Some of the residents who spoke to The Standard narrated chilling encounters that they said had left them traumatised.
Peter Tenkeet, 65, led a normal life until September 7. He had a good house, a lush farm with maize and beans, and his stock was breeding well.
But as fate would have it, his dream of enjoying his sunset years in a place he had lived all his life was shattered when arsonists struck.
Mr Tenkeet lost his two-roomed house, a kitchen and two houses belonging to his sons as well as his granary, which had about 10 bags of beans and hundreds of bags of maize.

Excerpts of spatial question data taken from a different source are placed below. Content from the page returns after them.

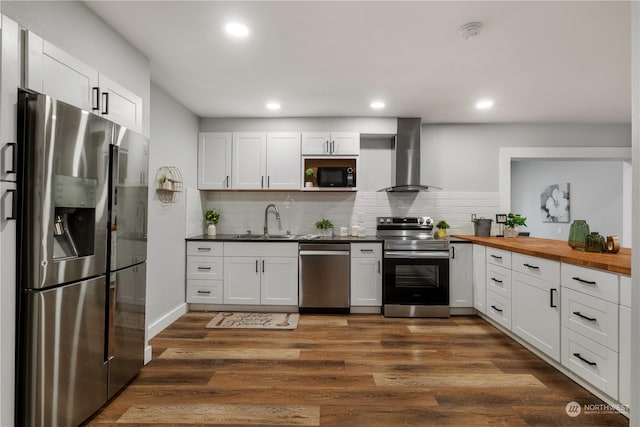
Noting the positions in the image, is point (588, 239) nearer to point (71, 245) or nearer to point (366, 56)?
point (366, 56)

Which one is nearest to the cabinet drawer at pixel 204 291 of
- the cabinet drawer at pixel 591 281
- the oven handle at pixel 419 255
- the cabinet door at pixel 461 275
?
the oven handle at pixel 419 255

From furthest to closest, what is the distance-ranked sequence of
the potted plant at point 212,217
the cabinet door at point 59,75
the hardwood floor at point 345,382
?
the potted plant at point 212,217
the hardwood floor at point 345,382
the cabinet door at point 59,75

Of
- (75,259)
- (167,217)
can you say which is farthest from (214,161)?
(75,259)

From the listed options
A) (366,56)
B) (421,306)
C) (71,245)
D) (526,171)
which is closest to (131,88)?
(71,245)

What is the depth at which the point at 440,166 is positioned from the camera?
14.7ft

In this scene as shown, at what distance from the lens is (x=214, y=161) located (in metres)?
4.27

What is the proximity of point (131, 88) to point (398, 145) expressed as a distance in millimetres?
3047

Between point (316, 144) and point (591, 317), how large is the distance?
321 centimetres

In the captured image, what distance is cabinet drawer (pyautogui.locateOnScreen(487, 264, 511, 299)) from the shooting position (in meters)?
3.09

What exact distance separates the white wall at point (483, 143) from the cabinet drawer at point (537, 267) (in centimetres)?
175

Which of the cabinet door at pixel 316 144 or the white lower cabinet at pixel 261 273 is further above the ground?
the cabinet door at pixel 316 144

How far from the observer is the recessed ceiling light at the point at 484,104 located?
357 cm

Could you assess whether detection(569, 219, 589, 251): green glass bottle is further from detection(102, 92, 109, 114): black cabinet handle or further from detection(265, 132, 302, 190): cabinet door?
detection(102, 92, 109, 114): black cabinet handle

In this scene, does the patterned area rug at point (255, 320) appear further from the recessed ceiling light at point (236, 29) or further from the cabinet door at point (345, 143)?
the recessed ceiling light at point (236, 29)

“I feel so pained. I had invested a lot here in my productive years but I salvaged nothing from my house. I just cannot imagine starting life all over again,” he said.
The father of 18 children wondered what wrong he had done to his neighbours, who had lived near him for several decades.
Tenkeet urged the Government to ensure that normalcy returned to his village.
But despite calm returning to Ololoipang’i, Ololoisho, Olooiser, Esimendwa, Oldupoi and other villages, the locals have expressed fear about going back.
Wilson Lemaiyan, 35, a head teacher at Ololoipang’i Primary School, also had two houses and a maize store full of harvest razed.